The optimal pH of L_cf was determined by measuring the hydrolytic activity at different pH conditions. The buffers (50 mM) used for this assay contained sodium acetate buffers (pH 4.5, 5.0 and 5.6), sodium phosphate buffers (pH 5.9, 6.4 and 6.9), and Tris-HCl buffer (pH 7.5 and 8.0). The effect of the temperature was measured at 15–65 °C in 50 mM sodium acetate buffer, at pH 5.6. The above enzymatic activity was tested under standard conditions. To determine the thermal stability of L_cf, the residual hydrolytic activity of L_cf (dissolved in sodium acetate buffer (50 mM, pH 5.6)) after incubation at different temperatures (4–70 °C) for 15 min was measured. The effect of metal ions was determined by measuring the activity with different metal ions (Mg²⁺, Ca²⁺, Mn²⁺, Cu²⁺, Zn²⁺, Fe³⁺, and EDTA) at 5 mM in 50 mM sodium acetate buffer, at pH 5.6. All the above assays were performed in triplicate.

3.5. TLC Assay

The products of L_cf degradation of laminarin and laminarihexaose (Megazyme) were generated as described above. The reaction mixture (200 μL) contained 0.1% (w/w) laminarin or laminarihexose dissolved in sodium acetate buffer (50 mM, pH 5.6) and 20 μL purified L_cf. At different times, 5 μL of reaction mixture were taken for TLC analysis. Samples were spotted on silica gel 60 F₂₅₄ plates (Merck, Darmatadt, Germany), and separated in a solvent of 1-butanol/acetic acid/water (2:1:1, v/v). To visualize the products, the plate was sprayed with a reagent containing 2 g of diphenylamine, 2 mL of aniline, 1 mL of HCl, 10 mL of H₃PO₃, and 100 mL of acetone, and was heated at 100 °C for 10 min [38].

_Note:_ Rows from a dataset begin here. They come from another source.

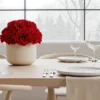 Elegant dining table with cream vase of red roses and winter view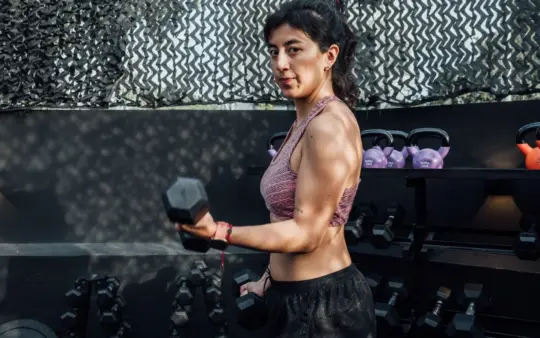 Determined woman lifting dumbbells in an outdoor gym, embracing a healthy lifestyle.
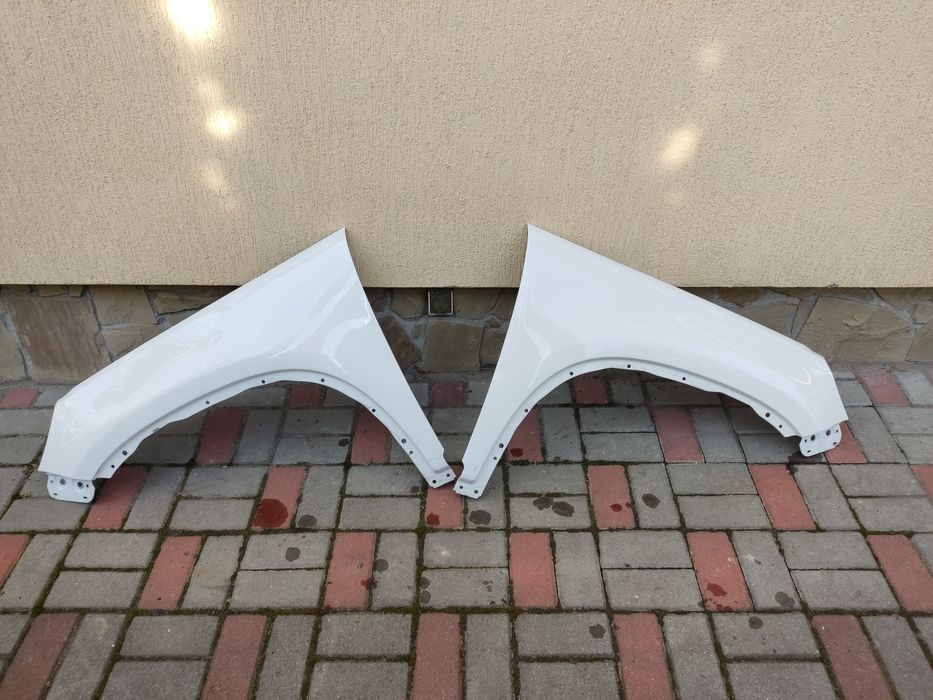 Передні крила VW Tiguan 2007-2016 оригінал білі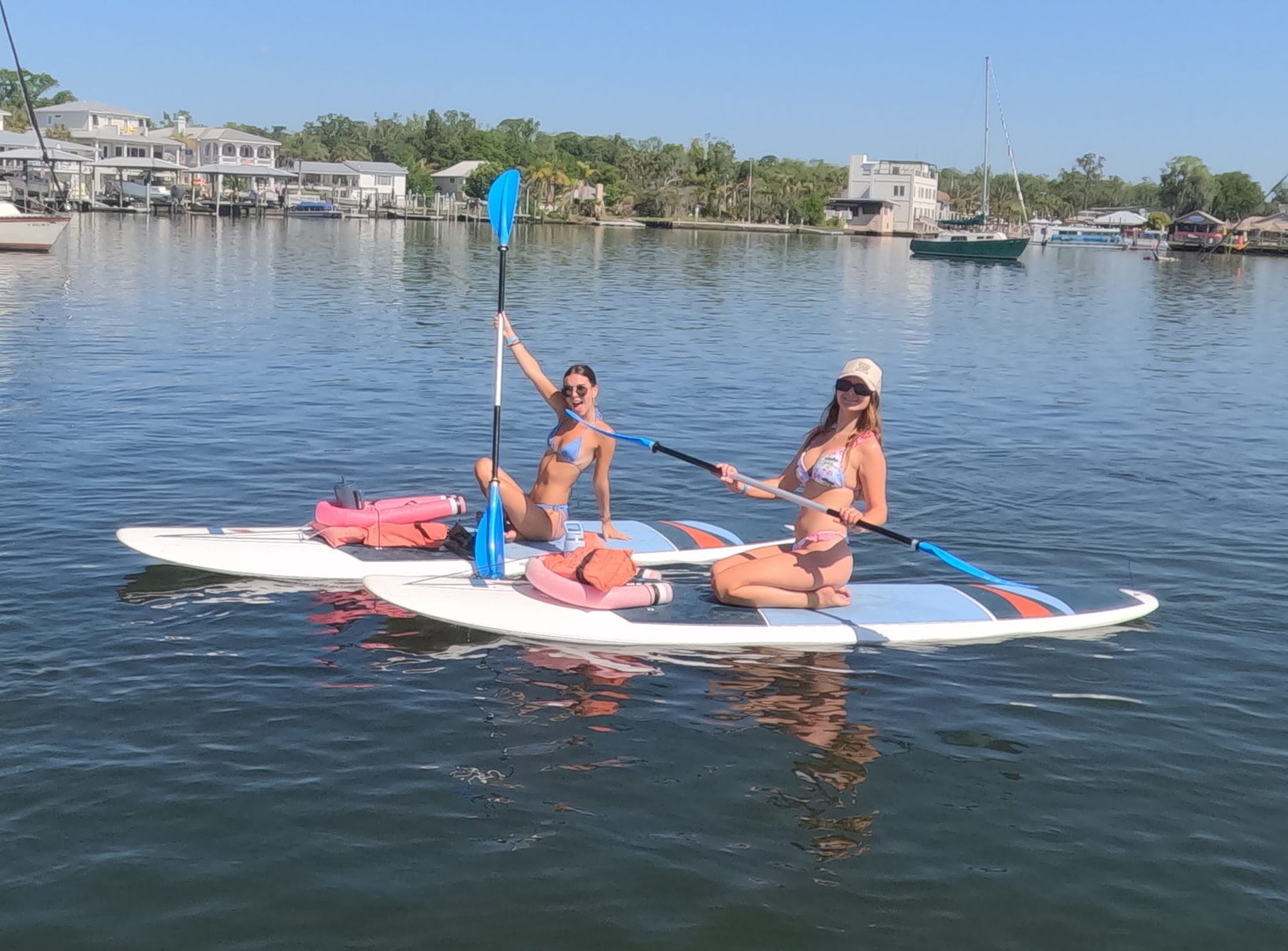 Two people seated on paddleboards on calm water near the shoreline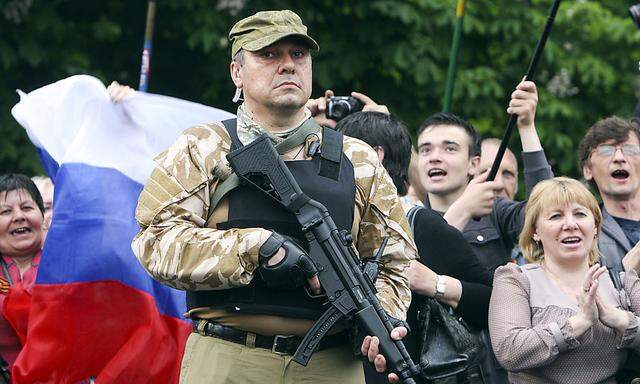 A bodyguard hold his weapon during a rally to mark and celebrate the announcement of the results of the referendum on the status of Luhansk region in Luhansk
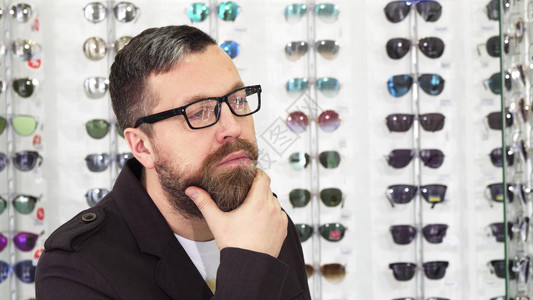 一个成熟的留着胡子的男顾客在眼镜店的显示屏上看着待售的眼镜图片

3.6. Transglycosylation Products Assay

To explore the transglycosalating ability of L_cf, several acceptors, including methyl α-d-glucopyranoside, methyl β-d-glucopyranoside, glycerol, d-sorbitol, ethanol, and L-serine, were involved in the transglycosylation reactions. Briefly, L_cf (0.02 U) was added into the mixture containing laminarihexaose (2 mg/mL) and an acceptor (2 mg/mL) dissolved in sodium acetate buffer (25 mM, pH 5.6). Then, the resulting mixture (200 μL) was incubated at 37 °C for 5 min. The reaction was terminated by the addition of an equal volume of 2.5% (v/v) aqueous ammonia. After centrifugation, the supernatant was collected and detected using positive ion electrospray ionization mass spectrometry (ESI-MS) (Agilent 6460 Triple Quad, Santa Clara, CA, USA).